Text for analysis –
☆ ☆ ☆ ☆ ☆
Summarizing your example:
no hint gives full tablescan
index_ss() with named index gives skip scan on right index
index_ss() with no index named gives full scan on 'wrong' index

I think this goes back to my original point - but only after some
refinement. Bottom line - we need to know the logic behind the
implementation before we can understand the symptoms we see,
but how about this (as a guess):

A skip scan hint HAS to allow the optimizer to do a range
or full scan on the names index. After all, if the first column
has only one value to it, the skip scan is (in principle) a range
scan.

Therefore, as soon as you use the index_ss() hint, it forces Oracle
to cost for a skip scan on every single index - even the ones where
a 'real' skip scan is impossible (and that last clause may be a bug) -
because a range/full scan is only a special case of a skip scan.

If, after following this directive, the cost for an index full scan on
a 'silly' index is less than the cost of using an index with a
"genuine"
skip scan capability, then Oracle has to use the "silly" index.

In other words, maybe the index_ss() hint doesn't mean "do a skip scan",
maybe it means "use an index - even if you have to use a skip scan to make
it usable".

This type of thing can lead to other problems - in recent versions of
Oracle
I've had queries crash (ORA-00600 and ORA-07445) because I've been
trying to set up a combination like "use index X but don't do an
index_combine
with it"
☆ ☆ ☆ ☆ ☆
Listed records –
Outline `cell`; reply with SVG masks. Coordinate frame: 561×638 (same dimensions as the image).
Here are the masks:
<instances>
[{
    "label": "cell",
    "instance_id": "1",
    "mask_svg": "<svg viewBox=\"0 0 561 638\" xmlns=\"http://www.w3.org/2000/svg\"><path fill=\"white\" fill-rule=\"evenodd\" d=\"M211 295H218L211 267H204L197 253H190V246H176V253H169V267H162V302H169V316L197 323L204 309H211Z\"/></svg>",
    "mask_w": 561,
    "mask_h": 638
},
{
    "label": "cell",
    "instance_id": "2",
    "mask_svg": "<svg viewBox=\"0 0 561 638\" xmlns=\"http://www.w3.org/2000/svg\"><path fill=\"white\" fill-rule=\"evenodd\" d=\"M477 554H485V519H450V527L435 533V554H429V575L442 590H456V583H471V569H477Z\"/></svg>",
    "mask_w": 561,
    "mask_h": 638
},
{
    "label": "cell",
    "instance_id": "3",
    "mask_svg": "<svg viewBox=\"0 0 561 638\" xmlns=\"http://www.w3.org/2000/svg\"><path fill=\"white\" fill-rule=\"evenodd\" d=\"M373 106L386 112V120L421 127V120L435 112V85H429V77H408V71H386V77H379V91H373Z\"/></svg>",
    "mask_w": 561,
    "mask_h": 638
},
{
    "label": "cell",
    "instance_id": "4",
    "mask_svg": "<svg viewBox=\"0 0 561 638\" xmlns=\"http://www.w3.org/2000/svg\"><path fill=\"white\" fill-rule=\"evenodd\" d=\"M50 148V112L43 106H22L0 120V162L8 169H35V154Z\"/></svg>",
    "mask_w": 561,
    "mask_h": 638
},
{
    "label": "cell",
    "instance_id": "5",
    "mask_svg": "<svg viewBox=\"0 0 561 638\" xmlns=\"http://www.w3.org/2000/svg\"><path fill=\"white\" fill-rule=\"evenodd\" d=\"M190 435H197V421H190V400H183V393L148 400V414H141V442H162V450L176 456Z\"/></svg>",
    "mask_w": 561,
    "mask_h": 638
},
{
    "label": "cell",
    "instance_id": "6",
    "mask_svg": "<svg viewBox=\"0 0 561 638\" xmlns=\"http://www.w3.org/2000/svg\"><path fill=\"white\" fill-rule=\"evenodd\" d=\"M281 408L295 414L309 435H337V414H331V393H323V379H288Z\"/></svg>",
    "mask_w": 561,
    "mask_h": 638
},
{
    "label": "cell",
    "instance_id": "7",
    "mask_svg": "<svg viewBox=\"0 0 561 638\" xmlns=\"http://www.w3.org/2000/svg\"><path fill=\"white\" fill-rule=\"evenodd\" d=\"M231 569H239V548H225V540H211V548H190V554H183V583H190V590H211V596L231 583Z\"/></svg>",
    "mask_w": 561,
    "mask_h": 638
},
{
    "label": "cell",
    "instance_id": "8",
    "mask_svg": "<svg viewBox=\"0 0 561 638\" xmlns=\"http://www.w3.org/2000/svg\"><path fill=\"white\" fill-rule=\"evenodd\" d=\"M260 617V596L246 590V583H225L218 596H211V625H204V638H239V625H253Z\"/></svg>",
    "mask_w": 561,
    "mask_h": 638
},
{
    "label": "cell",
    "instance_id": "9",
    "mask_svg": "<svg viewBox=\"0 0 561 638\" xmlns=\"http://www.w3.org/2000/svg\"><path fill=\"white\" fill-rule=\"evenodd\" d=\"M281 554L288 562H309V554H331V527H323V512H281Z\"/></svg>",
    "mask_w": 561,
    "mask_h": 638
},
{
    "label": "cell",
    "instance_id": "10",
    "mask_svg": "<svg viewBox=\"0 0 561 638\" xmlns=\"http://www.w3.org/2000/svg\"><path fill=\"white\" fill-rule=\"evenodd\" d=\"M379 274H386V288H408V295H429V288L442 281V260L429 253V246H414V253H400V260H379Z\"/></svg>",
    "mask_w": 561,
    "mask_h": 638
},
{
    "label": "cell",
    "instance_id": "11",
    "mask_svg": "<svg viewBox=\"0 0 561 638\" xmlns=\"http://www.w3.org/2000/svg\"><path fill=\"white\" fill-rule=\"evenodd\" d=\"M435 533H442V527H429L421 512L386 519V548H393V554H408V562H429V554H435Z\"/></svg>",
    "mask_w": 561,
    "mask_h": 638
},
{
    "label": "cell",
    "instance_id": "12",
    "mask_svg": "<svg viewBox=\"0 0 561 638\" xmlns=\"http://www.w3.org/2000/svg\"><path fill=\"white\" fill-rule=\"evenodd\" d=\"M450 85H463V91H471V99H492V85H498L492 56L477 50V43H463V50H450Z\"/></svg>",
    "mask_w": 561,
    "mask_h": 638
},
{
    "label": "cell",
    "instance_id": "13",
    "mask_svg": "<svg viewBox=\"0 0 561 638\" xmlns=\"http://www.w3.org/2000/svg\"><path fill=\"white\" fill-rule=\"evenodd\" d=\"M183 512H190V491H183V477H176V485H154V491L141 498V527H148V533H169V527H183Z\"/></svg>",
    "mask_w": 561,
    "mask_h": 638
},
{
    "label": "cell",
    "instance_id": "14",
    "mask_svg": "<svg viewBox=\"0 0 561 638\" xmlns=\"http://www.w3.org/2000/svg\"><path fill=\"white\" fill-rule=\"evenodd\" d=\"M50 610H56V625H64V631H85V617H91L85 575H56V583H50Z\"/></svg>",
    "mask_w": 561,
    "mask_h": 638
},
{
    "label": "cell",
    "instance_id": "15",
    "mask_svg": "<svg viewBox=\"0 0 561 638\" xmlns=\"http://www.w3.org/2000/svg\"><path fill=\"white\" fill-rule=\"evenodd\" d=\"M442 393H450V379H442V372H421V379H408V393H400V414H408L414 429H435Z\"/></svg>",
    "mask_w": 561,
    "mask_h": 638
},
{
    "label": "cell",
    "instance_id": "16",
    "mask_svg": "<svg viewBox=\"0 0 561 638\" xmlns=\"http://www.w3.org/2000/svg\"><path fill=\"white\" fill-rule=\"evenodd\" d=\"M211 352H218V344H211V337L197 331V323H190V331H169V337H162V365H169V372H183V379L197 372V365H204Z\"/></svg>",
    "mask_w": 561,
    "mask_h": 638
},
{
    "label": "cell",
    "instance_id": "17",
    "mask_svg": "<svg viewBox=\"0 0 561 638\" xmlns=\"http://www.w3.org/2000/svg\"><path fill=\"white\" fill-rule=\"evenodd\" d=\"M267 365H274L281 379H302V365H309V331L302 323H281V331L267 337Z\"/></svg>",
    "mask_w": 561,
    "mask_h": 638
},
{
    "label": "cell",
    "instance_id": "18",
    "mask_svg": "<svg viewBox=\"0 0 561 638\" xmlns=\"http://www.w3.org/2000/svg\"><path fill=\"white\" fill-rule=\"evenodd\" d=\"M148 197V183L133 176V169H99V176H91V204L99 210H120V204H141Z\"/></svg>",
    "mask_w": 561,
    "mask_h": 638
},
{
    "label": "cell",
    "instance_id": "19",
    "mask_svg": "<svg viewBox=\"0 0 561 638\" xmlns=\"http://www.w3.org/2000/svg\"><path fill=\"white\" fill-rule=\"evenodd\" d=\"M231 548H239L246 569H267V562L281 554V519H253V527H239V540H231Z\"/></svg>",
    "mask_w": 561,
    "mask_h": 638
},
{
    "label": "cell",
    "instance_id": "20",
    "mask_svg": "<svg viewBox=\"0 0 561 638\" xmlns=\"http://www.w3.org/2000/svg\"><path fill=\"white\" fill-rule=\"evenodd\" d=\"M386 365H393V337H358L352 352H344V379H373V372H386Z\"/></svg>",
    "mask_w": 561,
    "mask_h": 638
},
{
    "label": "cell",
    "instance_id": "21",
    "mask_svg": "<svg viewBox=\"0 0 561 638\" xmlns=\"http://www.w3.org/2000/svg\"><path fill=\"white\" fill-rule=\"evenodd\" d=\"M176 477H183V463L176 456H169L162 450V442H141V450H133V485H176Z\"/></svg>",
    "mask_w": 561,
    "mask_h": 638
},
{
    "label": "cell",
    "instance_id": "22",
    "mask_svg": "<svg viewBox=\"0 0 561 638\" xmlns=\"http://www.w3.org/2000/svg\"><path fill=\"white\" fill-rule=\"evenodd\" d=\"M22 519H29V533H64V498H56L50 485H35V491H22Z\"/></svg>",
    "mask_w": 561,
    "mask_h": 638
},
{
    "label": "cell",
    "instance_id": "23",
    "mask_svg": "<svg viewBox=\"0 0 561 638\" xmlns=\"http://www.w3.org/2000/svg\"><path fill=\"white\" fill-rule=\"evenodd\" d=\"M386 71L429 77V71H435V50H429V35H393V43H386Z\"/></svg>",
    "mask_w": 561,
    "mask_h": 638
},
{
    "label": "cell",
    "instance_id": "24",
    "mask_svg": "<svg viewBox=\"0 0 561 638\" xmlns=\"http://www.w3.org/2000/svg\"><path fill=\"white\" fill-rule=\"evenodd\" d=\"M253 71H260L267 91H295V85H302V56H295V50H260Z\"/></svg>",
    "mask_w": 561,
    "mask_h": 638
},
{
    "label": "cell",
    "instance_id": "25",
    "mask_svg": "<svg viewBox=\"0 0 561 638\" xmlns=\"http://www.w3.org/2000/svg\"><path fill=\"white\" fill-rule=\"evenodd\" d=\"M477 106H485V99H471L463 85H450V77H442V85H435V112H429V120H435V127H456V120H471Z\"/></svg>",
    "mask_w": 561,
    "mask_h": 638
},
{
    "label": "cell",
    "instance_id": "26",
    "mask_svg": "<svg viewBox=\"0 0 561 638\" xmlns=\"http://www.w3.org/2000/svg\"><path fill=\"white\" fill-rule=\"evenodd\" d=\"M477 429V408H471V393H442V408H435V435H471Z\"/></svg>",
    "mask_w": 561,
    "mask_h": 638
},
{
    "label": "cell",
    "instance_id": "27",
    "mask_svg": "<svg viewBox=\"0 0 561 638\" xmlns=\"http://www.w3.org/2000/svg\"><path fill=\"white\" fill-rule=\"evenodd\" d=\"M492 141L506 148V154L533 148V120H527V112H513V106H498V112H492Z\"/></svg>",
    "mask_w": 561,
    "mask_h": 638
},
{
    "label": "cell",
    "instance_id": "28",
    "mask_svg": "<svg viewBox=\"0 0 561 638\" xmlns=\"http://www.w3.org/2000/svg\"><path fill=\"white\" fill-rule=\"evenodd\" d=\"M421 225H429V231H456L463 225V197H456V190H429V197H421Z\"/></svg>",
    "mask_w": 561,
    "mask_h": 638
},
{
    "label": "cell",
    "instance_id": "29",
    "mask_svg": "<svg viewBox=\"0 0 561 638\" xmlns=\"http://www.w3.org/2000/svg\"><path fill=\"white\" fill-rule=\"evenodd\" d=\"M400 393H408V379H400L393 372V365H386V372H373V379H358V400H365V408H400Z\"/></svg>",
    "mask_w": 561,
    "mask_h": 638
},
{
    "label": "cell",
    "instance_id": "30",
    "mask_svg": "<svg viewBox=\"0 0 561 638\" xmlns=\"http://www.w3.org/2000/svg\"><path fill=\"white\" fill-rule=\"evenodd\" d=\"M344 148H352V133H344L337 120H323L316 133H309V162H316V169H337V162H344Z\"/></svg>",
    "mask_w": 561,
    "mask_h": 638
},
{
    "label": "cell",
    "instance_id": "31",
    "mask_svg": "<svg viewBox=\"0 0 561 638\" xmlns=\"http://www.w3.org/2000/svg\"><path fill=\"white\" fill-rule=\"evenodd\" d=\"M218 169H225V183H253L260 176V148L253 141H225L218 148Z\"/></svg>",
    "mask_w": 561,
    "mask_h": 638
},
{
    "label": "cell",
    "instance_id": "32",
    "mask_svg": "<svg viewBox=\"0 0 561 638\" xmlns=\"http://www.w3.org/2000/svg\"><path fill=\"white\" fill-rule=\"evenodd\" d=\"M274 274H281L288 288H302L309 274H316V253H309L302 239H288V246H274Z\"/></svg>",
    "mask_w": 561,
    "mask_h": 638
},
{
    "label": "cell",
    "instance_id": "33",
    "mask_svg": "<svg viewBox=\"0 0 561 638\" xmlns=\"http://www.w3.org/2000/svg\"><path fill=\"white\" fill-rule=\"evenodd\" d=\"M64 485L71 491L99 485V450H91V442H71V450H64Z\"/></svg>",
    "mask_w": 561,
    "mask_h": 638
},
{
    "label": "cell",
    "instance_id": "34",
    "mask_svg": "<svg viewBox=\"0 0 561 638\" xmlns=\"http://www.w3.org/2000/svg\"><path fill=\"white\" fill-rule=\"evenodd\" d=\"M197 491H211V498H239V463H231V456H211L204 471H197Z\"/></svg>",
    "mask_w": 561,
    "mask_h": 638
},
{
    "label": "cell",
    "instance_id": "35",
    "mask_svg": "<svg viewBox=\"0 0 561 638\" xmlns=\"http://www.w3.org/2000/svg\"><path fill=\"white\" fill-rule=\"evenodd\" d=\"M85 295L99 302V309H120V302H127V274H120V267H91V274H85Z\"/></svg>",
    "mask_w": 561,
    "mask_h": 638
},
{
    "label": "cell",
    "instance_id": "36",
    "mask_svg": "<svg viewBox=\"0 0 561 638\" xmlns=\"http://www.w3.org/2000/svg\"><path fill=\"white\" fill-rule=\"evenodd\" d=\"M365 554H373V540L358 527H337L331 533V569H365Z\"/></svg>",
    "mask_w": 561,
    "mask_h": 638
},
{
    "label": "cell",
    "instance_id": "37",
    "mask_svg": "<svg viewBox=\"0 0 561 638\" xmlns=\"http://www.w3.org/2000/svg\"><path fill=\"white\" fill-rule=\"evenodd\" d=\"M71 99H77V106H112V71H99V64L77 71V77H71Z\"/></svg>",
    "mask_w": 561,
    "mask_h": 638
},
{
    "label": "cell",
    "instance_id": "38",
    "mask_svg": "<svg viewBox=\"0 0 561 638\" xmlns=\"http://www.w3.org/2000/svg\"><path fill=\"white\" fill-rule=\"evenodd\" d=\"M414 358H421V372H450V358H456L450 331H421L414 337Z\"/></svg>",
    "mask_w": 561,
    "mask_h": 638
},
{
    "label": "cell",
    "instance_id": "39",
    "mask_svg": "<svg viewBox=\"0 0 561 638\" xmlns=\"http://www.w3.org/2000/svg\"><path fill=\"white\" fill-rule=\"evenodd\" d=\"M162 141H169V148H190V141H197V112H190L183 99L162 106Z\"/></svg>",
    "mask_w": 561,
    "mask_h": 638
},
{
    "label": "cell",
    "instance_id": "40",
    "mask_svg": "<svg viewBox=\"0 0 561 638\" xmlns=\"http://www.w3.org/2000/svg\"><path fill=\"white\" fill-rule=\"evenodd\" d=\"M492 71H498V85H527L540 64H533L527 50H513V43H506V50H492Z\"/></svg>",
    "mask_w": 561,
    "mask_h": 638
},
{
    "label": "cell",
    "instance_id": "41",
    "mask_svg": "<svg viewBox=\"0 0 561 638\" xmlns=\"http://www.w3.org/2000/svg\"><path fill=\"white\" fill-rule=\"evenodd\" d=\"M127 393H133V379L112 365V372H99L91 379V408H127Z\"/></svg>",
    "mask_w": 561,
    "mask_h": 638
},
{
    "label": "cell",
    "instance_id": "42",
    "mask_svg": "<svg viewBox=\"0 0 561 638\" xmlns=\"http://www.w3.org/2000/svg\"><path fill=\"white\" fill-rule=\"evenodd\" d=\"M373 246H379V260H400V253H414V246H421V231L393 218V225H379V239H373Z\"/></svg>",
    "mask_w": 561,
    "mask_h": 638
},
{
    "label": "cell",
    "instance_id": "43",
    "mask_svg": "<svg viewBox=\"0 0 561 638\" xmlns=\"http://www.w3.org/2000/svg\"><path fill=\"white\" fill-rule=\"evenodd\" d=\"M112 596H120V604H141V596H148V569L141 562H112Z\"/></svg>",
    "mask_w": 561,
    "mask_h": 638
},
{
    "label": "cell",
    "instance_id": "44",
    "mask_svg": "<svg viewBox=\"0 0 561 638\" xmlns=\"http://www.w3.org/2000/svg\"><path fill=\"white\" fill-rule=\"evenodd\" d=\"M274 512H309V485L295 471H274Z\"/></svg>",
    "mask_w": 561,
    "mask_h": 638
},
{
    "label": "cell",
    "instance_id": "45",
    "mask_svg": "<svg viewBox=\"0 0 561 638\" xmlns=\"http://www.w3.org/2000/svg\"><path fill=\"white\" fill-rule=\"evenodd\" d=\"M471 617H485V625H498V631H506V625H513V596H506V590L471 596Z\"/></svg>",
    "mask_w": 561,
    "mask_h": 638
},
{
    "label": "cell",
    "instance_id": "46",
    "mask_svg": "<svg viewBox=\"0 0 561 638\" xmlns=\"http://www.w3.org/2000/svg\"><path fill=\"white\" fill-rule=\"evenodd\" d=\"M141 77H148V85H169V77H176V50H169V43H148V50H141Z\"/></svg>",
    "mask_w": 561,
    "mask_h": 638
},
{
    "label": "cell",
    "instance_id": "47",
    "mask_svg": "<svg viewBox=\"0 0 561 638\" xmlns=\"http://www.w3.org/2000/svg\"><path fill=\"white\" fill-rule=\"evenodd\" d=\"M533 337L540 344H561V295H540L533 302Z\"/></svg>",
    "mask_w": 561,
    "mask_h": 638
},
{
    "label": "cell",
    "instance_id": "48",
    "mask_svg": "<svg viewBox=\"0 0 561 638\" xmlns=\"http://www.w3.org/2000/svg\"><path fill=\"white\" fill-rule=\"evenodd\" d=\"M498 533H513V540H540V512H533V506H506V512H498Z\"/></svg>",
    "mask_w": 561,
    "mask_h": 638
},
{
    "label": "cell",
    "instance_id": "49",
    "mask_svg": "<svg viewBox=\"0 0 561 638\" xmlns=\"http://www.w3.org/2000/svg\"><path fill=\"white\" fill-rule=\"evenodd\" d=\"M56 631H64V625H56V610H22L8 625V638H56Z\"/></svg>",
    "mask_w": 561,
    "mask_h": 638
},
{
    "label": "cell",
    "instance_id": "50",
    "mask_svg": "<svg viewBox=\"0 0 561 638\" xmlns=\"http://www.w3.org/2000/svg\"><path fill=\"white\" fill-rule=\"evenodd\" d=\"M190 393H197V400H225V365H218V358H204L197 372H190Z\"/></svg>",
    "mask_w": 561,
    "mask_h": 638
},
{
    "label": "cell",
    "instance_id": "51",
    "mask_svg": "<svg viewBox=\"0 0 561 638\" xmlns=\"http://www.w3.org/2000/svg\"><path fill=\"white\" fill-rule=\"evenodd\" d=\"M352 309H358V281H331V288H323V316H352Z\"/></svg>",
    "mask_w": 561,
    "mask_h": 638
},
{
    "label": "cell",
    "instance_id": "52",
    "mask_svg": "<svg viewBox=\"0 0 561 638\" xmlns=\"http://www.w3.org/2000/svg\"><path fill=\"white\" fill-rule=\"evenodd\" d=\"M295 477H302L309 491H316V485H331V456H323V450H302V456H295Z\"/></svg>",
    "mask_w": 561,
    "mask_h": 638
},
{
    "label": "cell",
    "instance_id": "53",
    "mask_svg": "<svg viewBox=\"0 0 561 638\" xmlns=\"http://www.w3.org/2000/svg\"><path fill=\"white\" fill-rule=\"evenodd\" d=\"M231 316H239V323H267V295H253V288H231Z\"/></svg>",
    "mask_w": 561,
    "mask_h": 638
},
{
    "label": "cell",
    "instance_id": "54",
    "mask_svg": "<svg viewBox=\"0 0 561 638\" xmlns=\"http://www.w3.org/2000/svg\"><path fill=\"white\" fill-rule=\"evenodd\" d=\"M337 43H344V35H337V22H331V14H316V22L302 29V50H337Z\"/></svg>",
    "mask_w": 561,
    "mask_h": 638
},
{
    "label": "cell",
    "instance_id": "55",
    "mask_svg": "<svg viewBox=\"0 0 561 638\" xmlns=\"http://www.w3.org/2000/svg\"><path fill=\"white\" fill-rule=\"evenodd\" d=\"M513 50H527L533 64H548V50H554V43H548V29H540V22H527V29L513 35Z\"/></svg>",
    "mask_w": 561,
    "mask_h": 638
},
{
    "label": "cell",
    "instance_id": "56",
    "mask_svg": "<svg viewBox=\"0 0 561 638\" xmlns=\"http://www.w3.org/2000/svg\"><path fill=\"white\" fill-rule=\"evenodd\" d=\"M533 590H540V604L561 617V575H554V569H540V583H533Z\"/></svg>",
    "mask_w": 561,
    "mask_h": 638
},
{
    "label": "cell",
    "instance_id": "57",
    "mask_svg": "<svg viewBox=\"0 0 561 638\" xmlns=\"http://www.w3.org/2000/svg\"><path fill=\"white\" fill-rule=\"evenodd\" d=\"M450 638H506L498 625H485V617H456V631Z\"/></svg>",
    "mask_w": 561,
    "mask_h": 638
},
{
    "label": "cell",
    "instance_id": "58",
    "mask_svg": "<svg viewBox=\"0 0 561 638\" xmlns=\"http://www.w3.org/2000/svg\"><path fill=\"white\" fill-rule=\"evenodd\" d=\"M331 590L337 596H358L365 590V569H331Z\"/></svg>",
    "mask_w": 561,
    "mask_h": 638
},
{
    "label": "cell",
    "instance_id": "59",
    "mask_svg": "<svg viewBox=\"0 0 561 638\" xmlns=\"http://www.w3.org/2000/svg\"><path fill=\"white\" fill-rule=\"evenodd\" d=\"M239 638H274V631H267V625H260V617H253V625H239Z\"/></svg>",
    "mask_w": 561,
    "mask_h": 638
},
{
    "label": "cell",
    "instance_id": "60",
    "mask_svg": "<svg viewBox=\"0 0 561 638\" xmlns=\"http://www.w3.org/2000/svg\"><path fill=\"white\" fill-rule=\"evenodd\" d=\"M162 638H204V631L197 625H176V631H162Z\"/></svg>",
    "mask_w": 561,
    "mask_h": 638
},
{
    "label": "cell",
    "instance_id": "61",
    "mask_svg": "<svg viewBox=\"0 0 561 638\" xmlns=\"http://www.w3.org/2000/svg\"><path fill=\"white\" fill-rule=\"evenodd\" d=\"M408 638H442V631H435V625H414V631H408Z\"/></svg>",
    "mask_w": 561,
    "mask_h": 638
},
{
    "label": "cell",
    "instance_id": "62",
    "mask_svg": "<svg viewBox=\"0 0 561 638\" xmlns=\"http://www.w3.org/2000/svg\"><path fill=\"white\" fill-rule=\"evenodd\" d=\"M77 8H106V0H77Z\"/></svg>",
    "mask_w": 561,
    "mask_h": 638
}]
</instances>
☆ ☆ ☆ ☆ ☆
Assigned task 1 –
In the post about the index_ss() hint, can you substitute "the optimizer" for "Oracle", starting with "Therefore, as soon" and going on through "a skip scan."?
Assigned task 2 –
Could you resume the post about the index_ss() hint from the point where it stops?
You won't need the listing.

Exercise answer 1 –
Therefore, as soon as you use the index_ss() hint, it forces the optimizer
to cost for a skip scan on every single index - even the ones where
a 'real' skip scan is impossible (and that last clause may be a bug) -
because a range/full scan is only a special case of a skip scan.

Exercise answer 2 –
Bear in mind that, by the way, that the optimizer is only trying to model
your database, so any comments like "the cost of this path was huge,
but the query ran twice" is largely a reflection on the quality of the
MODEL.
The path is (by definition) the right one for the model - even if it's
clearly
the wrong one for the real world.


Personally I agree with the argument about reducing the number of
indexes required by making the skip-scan possible. But I would
only expect it to be relevant in a few special cases for very large tables
with some fairly obvious candidates and with a known user-requirement
in mind - and even then there may be smarter strategies to use, such as
list partitioning.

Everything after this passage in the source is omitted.